As 2nd ACR moved forward, the regiment’s three squadrons were line abreast from north to south. Each squadron had two of its three cavalry troops forward, with the other and a tank platoon in reserve behind. In 1991, armored cavalry troops were company-sized units, each with 9 M1A1 Abrams tanks, 13 M3A2 Bradley cavalry fighting vehicles, and a handful of M113-based mortar carriers and other vehicles. On the right (south) side of 2nd Squadron/2nd ACR’s (2/2nd ACR) sector was Eagle Troop, commanded by Capt. H.R. McMaster. A graduate of West Point, McMaster was one of the premier young cavalry officers in the U.S. Army. Aggressive and intelligent, McMaster would eventually turn his graduate thesis into the bestselling book Deriliction of Duty. On this day though, McMaster and the other 2nd ACR troop commanders were feeling their way forward through the sandstorm on the thermal imaging sights of their tanks and cavalry vehicles, and a handful of commercial GPS receivers. Already, there had been a handful of clashes between 2nd ACR and Iraqi MT-LB reconnaissance carriers, all of which had been vaporized by the 120mm guns of the M1A1s and TOW-2 missiles of the Bradleys. As the afternoon drew on, they were groping forward a kilometer or “Easting” line at a time, expecting to hit the Tawakalna Division at any time. Around 1530 hours (3:30 p.m.), Eagle Troop ran head on into the IRG division.
Eagle Troop began to take fire from a complex of buildings, which they demolished with a salvo of cannon fire and TOW missiles. At that moment, while just passing over the 73 Easting line, Capt. McMaster crossed a small rise and saw a line of Iraqi tanks and armored vehicles dug in ahead of his M1A1 Abrams, nicknamed “Mad Max.” Ordering his gunner to engage, McMaster’s crew destroyed three Iraqi tanks in just under eight seconds. What immediately struck McMaster as he peered through the M1’s thermal sight was that there was no return fire and that all the Iraq armored vehicles were dug in facing to the south. Eagle Troop had just led 2nd ACR and the whole of VII Corps onto the right flank of the Tawakalna Division’s 18th Mechanized Brigade, and they were not ready. There was however, a dilemma for the young officer.

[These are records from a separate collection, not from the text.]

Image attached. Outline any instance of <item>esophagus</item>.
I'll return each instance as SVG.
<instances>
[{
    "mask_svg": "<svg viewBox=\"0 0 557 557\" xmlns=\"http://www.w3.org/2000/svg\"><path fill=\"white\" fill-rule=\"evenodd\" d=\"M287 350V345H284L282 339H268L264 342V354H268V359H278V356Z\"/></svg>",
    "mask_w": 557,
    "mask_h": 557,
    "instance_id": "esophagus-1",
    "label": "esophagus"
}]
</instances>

The problem was that if he followed his mission orders to the letter, McMaster might well cause problems for the rest of VII Corps. In theory, his job was to locate the IRG divisions, report up the chain to Gen. Fred Franks (the VII Corps commander), then get out of the way while the heavy divisions of the corps passed through them to engage in battle. Practically, he had stumbled into the heart of a dug-in battalion of the Tawakalna, and had no ability to get his unit into a set defensive position. This meant that the divisions behind 2nd ACR would not have room to change from their march formations to the battle wedges necessary to attack the IRG formations. There also was the problem that he was badly outnumbered, at least five or six to one where Eagle Troop was bumping up against the Tawakalna. His own unit might be wiped out by a sudden counterattack, along with much of the 2nd ACR. Clearly the carefully crafted VII Corps battle plan had never foreseen the need for a cavalry captain to make the decision of when and where to engage the IRG. Nevertheless, that is exactly what happened.